Доктор вынул из кармана сигару, прикурил от свечи и сунул матросу в зубы.
Сестра принесла миски с кашей, стала кормить раненых обедом. Пока ходила на кухню за новой порцией, ядро пробило потолок — разорвало четырех человек.
Забежала домой отдохнуть — увидела в стене брешь от прямого попадания; в соседней комнате лежали женщина и трое детей, все убитые.
До поздней ночи сестра перетаскивала раненых в безопасное место. Пришлось раз двадцать карабкаться в гору — под дождем, по грязной и скользкой дороге. Жидкая, по колено грязь кипела от падавших бомб.
А ночью сестра потеряла сознание, металась в жару. У нее начался тиф…
Они были совсем разные, эти женщины в одинаковых коричневых платьях, белых чепцах и передниках.
Екатерина Бакунина, дочь сенатора, внучатая племянница фельдмаршала М. И. Кутузова, — одна из самых деятельных сестер, впоследствии руководительница общины. Бакунина славилась неутомимостью. Однажды она полтора суток не отходила от операционного стола, помогала при пятидесяти ампутациях подряд.
И дочь канцеляриста Матрена Голубцова — ее судьба была едва ли не самой трагичной. По пути в Севастополь Матрена сломала два ребра — телега опрокинулась на тряской дороге. В Севастополе переболела тифом. Там же и умерла — от холеры.

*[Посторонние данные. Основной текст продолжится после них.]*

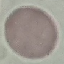 Malaria status: uninfected. Giemsa-stained preparation. Thin blood smear. Automatically extracted cell patch, resized to 64 × 64 pixels. Photographed with a smartphone camera at the microscope eyepiece.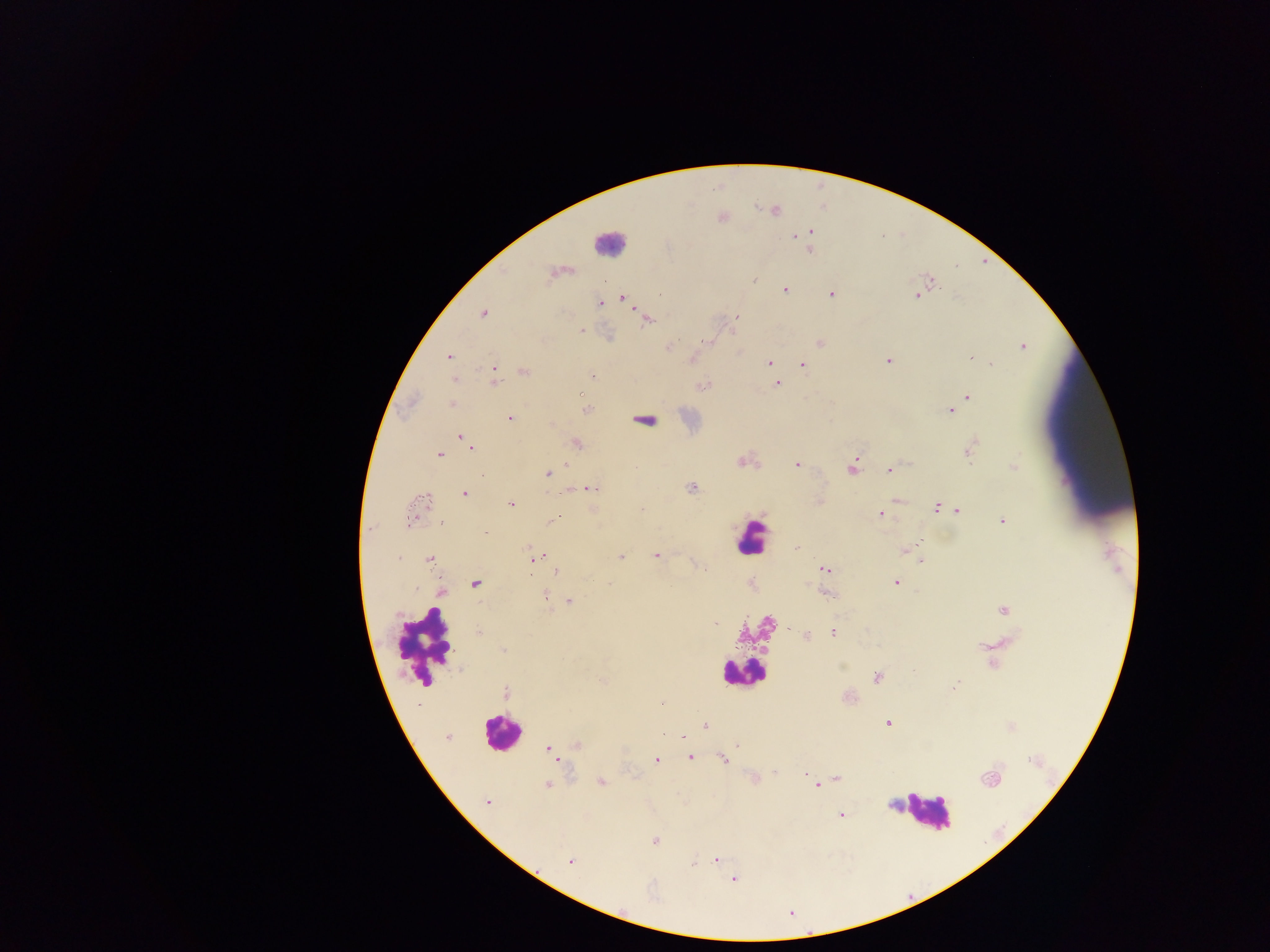

Plasmodium parasite locations = approximate centers as x y in pixels: 722 217; 811 231; 793 237; 669 248; 808 250; 563 273; 552 275; 755 280; 931 282; 786 291; 919 294; 831 295; 622 296; 914 296; 618 299; 627 300; 599 303; 483 313; 564 313; 648 321; 582 328; 819 343; 670 346; 1023 346; 971 357; 449 359; 886 359; 768 360; 803 363; 992 364; 495 373; 593 373; 589 378; 777 384; 581 395; 968 398; 451 405; 587 408; 949 410; 643 418; 512 419; 462 436; 577 443; 973 443; 469 447; 968 452; 439 454; 741 461; 798 464; 567 465; 1012 465; 851 467; 888 470; 546 472; 592 488; 691 488; 464 493; 420 503; 511 503; 642 509; 935 509; 958 511; 881 514; 553 519; 1003 520; 485 533; 915 541; 524 546; 902 551; 542 555; 656 556; 621 557; 534 559; 919 559; 431 561; 701 567; 823 569; 556 572; 896 582; 476 583; 608 583; 752 583; 807 586; 440 592; 829 594; 546 597; 569 599; 1001 609; 717 623; 833 631; 806 636; 980 646; 503 648; 990 664; 841 665; 877 678; 601 679; 956 684; 661 702; 414 704; 416 704; 887 723; 706 724; 1010 726; 684 736; 447 738; 574 745; 735 745; 547 748; 689 757; 655 759; 721 759; 774 771; 803 771; 753 777; 807 777; 989 778; 837 780; 832 781; 600 782; 548 785; 818 786; 911 794; 487 802; 891 805; 841 815; 657 841; 570 861; 694 861; 701 861; 717 861; 735 880
field of view = single
preparation = thick blood smear
leukocyte locations = approximate centers as x y in pixels: 610 242; 758 533; 420 648; 741 675; 501 730; 927 813
country = Ghana
image size = 1270×952 pixels
capture = mobile-phone photograph through a microscope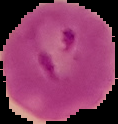

image_size: 118×124 pixels
result: Plasmodium parasites detected
image_type: segmented cell region with the area outside set to black
preparation: thin blood film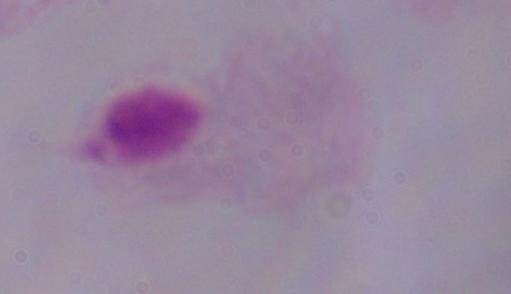

Summary:
  - Magnification: 1000x
  - Identification: trichomonad
  - Modality: photomicrograph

Голубцова ухаживала за самыми тяжелыми больными — с гангренозными и гнойными ранами.
Баронесса Екатерина Будберг — самоотверженная женщина, не страшащаяся опасности. Переносила раненых под артиллерийским обстрелом и сама была ранена в плечо осколком бомбы.
И Александра Травина, вдова мелкого чиновника. О своей работе в Севастополе она докладывала по-военному коротко и делово:
— Я опекала шестьсот солдат в Николаевской батарее и пятьдесят шесть офицеров.
Екатерина Грибоедова, сестра автора «Горя от ума», — она покинула Севастополь досрочно, однако Пирогов счел нужным представить ее к награждению медалью.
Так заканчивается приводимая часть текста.